What McLINTOCK! really has on its mind is family entertainment for the masses. Despite the outlandish mugging of the actors, the racial stereotyping of both Asians and Indians, the pronounced anti-feminism, the sheer outrageousness of the fierce and cartoonish fistfights (which seem to injure no one!), this film exhibits Wayne and company in such boisterous high spirits that it's virtually impossible not to get caught up in this energetic and good-natured opus.

Many films have tried to emulate George Steven's masterpiece SHANE with varying degrees of success. In 1985 Clint Eastwood tried it by retaining SHANE's story outline in a ludicrous and insulting mess called PALE RIDER, and in 1953 director John Farrow and star John Wayne delivered their homage (HONDO) to that monumental classic in respectable if not particularly unusual fashion.

Despite the pronounced similarities to SHANE that HONDO displays with great and enthusiastic regularity, we must face the fact that HONDO is in reality a perfectly acceptable and watchable Wayne oater with good performances, nice vistas and frequent hoss-opera action scenes that pop up just in time to alleviate boredom.

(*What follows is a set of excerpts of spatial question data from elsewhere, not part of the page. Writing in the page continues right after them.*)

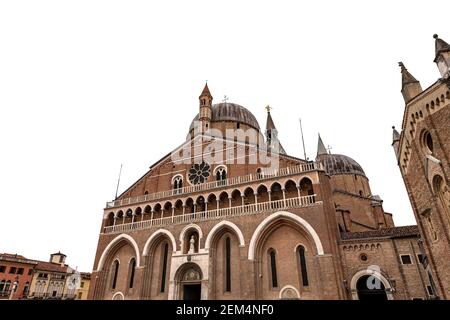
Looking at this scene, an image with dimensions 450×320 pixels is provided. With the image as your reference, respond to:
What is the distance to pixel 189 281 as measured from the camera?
762 inches

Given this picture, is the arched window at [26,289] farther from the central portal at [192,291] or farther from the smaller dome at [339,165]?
the smaller dome at [339,165]

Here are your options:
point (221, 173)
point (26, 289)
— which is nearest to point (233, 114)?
point (221, 173)

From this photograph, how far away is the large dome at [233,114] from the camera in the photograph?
3200cm

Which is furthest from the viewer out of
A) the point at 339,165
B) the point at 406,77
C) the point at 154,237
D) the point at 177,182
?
the point at 339,165

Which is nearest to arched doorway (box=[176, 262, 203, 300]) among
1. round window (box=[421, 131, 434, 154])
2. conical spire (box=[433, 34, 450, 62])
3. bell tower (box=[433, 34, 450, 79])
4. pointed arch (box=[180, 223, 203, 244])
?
pointed arch (box=[180, 223, 203, 244])

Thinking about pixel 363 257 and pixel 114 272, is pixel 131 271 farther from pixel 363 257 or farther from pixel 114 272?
pixel 363 257

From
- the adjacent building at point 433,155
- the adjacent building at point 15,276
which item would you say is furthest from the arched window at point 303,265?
the adjacent building at point 15,276

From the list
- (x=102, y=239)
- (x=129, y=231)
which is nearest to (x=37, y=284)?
(x=102, y=239)

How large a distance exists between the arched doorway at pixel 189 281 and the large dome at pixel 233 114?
17.5 metres

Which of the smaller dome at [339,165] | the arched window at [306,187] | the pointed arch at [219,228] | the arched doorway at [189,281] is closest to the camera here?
the pointed arch at [219,228]

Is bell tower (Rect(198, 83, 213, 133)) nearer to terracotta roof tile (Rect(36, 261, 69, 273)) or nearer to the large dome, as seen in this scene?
the large dome

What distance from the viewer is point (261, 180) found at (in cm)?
1969

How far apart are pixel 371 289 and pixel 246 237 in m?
7.93

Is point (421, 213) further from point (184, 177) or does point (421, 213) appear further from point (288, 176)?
point (184, 177)
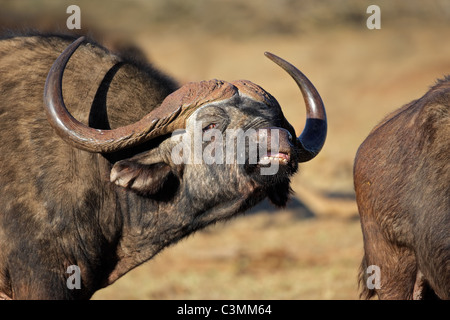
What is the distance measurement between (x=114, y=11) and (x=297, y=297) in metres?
24.3

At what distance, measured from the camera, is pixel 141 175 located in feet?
18.2

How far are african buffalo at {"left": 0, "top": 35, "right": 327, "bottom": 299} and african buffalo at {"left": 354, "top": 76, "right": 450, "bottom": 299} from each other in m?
0.59

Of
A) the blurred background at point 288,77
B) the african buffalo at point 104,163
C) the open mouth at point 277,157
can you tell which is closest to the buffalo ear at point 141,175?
the african buffalo at point 104,163

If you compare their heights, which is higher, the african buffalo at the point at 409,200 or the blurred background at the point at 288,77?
the african buffalo at the point at 409,200

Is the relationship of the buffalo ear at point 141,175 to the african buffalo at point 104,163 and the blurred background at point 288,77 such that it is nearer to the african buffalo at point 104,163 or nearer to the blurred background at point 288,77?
the african buffalo at point 104,163

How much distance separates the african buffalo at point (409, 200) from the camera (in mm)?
5246

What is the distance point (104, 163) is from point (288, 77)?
21.5 m

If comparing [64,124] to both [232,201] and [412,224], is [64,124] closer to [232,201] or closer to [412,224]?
[232,201]

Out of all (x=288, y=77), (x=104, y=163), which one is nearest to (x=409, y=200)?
(x=104, y=163)

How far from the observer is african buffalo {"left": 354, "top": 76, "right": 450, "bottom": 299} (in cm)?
525

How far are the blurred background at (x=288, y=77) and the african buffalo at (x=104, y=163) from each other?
0.85 m

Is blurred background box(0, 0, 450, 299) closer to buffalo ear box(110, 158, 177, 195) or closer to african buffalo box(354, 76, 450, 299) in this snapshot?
buffalo ear box(110, 158, 177, 195)

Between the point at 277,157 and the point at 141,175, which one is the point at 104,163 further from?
the point at 277,157

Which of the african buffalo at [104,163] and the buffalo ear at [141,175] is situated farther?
the buffalo ear at [141,175]
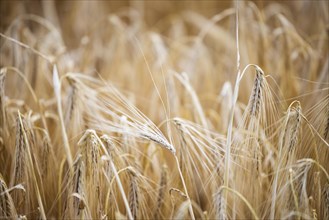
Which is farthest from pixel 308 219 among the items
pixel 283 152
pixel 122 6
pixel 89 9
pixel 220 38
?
pixel 122 6

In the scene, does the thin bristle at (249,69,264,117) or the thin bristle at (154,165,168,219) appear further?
the thin bristle at (154,165,168,219)

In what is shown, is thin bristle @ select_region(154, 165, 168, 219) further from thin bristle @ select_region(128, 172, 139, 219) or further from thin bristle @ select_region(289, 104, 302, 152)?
thin bristle @ select_region(289, 104, 302, 152)

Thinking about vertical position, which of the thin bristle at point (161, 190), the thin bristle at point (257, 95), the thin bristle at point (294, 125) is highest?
the thin bristle at point (257, 95)

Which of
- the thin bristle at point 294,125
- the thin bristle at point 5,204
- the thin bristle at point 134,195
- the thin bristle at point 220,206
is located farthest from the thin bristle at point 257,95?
the thin bristle at point 5,204

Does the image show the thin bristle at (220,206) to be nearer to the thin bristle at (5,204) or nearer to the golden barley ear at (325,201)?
the golden barley ear at (325,201)

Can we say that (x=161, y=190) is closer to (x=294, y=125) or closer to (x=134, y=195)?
(x=134, y=195)

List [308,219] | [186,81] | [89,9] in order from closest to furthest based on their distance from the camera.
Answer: [308,219] < [186,81] < [89,9]

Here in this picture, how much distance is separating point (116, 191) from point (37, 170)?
21cm

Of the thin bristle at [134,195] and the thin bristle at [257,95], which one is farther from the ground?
the thin bristle at [257,95]

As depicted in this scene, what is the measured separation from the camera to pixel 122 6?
7.57 feet

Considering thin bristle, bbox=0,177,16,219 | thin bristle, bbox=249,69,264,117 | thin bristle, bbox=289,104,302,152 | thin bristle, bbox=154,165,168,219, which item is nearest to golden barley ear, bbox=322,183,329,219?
thin bristle, bbox=289,104,302,152

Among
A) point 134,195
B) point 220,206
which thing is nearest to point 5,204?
point 134,195

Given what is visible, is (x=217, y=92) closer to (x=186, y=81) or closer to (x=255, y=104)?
(x=186, y=81)

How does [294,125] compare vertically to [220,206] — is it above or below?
above
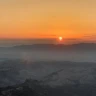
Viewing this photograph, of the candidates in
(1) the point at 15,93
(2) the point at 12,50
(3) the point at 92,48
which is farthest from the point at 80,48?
(1) the point at 15,93

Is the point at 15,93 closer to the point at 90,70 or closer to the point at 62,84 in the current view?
the point at 62,84

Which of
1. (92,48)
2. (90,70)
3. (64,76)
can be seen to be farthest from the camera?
(92,48)

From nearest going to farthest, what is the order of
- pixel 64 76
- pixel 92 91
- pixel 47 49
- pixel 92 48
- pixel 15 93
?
pixel 15 93
pixel 92 91
pixel 64 76
pixel 92 48
pixel 47 49

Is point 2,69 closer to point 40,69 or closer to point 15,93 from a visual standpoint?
point 40,69

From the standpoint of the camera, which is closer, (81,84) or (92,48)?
(81,84)

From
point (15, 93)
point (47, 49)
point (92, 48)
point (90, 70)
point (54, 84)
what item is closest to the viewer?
point (15, 93)

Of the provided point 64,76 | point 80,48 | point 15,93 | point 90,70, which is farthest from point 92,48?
point 15,93
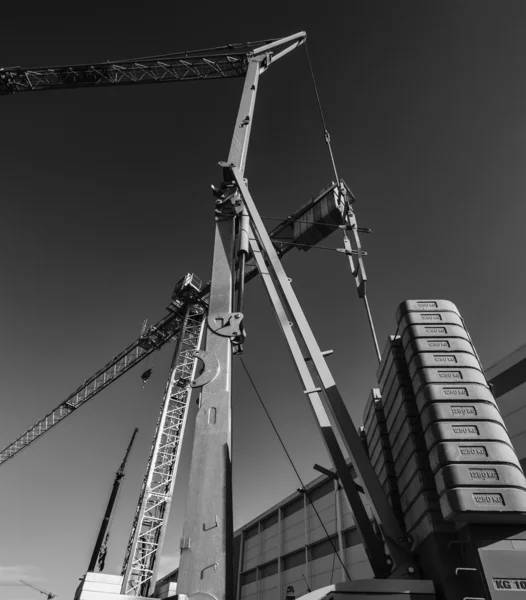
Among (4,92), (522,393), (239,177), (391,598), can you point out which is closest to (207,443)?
(391,598)

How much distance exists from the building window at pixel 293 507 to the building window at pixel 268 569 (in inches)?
89.4

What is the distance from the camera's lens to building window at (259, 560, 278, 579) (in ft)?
64.5

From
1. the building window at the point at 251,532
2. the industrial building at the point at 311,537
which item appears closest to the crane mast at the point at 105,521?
the industrial building at the point at 311,537

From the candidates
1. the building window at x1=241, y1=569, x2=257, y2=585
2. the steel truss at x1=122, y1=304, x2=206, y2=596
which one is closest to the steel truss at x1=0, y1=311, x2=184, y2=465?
the steel truss at x1=122, y1=304, x2=206, y2=596

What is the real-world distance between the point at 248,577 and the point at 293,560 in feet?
18.7

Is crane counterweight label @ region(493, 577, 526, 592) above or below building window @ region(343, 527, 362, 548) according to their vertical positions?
below

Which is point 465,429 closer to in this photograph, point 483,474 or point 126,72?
point 483,474

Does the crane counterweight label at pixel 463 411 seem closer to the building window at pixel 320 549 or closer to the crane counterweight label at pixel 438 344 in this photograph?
the crane counterweight label at pixel 438 344

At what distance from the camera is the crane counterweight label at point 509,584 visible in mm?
2957

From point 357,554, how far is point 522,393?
792cm

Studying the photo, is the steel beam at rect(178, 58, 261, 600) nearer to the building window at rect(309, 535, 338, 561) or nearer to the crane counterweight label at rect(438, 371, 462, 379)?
the crane counterweight label at rect(438, 371, 462, 379)

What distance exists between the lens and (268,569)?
800 inches

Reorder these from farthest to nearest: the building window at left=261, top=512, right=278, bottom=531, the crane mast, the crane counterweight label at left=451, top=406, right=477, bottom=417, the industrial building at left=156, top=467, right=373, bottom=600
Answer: the crane mast, the building window at left=261, top=512, right=278, bottom=531, the industrial building at left=156, top=467, right=373, bottom=600, the crane counterweight label at left=451, top=406, right=477, bottom=417

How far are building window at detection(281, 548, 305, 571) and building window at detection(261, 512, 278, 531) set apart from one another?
85.5 inches
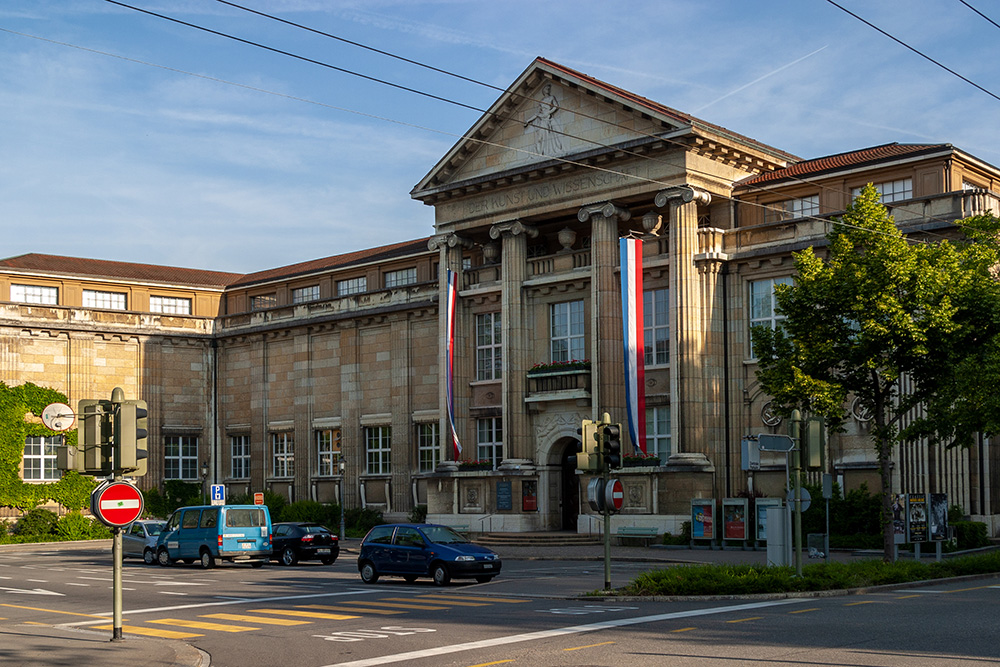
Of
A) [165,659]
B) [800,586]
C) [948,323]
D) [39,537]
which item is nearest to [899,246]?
[948,323]

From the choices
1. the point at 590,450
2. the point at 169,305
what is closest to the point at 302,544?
the point at 590,450

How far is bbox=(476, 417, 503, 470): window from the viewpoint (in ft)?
160

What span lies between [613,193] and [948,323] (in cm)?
1825

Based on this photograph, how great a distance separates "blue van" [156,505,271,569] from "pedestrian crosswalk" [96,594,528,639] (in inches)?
459

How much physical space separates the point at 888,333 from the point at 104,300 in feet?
147

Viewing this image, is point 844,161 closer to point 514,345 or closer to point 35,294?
point 514,345

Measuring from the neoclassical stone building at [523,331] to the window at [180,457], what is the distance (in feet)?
0.34

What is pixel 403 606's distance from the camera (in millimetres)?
22641

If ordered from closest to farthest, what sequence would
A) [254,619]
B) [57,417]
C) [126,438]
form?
[126,438], [254,619], [57,417]

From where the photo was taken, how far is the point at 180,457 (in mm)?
61562

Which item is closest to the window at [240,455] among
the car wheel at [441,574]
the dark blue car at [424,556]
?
the dark blue car at [424,556]

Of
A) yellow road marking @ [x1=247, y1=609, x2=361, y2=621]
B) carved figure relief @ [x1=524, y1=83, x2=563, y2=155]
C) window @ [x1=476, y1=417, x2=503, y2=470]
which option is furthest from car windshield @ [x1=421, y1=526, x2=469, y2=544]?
carved figure relief @ [x1=524, y1=83, x2=563, y2=155]

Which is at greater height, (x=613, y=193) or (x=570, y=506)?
(x=613, y=193)

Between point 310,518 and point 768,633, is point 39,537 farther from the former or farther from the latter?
point 768,633
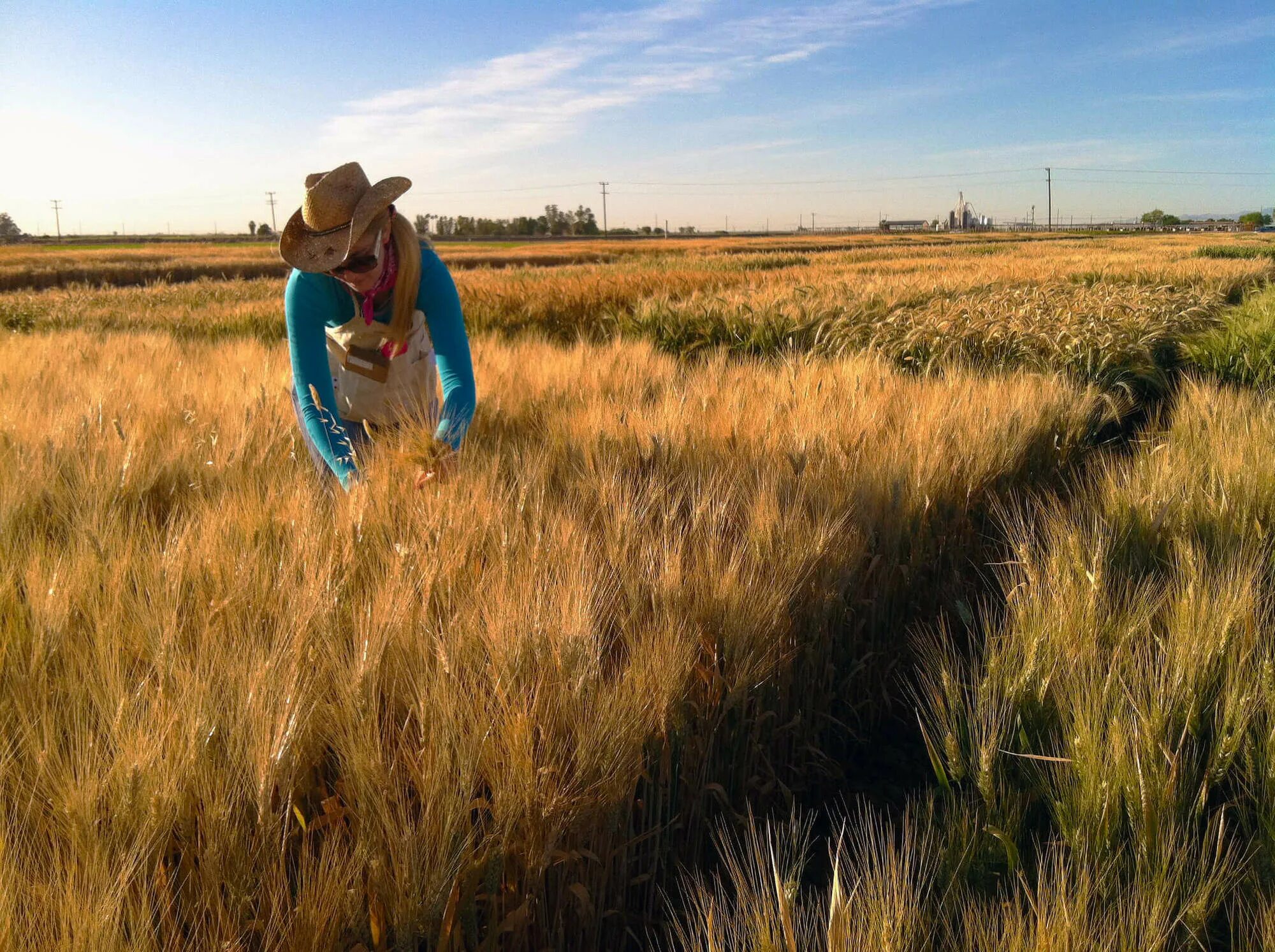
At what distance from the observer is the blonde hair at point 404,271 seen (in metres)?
2.49

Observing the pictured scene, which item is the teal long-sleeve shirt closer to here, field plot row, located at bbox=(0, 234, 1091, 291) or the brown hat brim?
the brown hat brim

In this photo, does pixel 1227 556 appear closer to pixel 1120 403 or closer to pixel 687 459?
pixel 687 459

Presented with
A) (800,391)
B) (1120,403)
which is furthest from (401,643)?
(1120,403)

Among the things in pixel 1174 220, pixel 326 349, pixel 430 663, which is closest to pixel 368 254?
pixel 326 349

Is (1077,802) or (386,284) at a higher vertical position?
(386,284)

It is best when viewing this film to accept it for what it is, not for what it aspires to be. 

The full-screen color transfer of HONDO is very fine, but one can't help feeling that the Wayne folk missed the boat by not releasing it in its original 3-D format and the 5.1 Surround reprocessing on both Wayne titles is crystal-clear and atmospheric but virtually without rear speaker activity.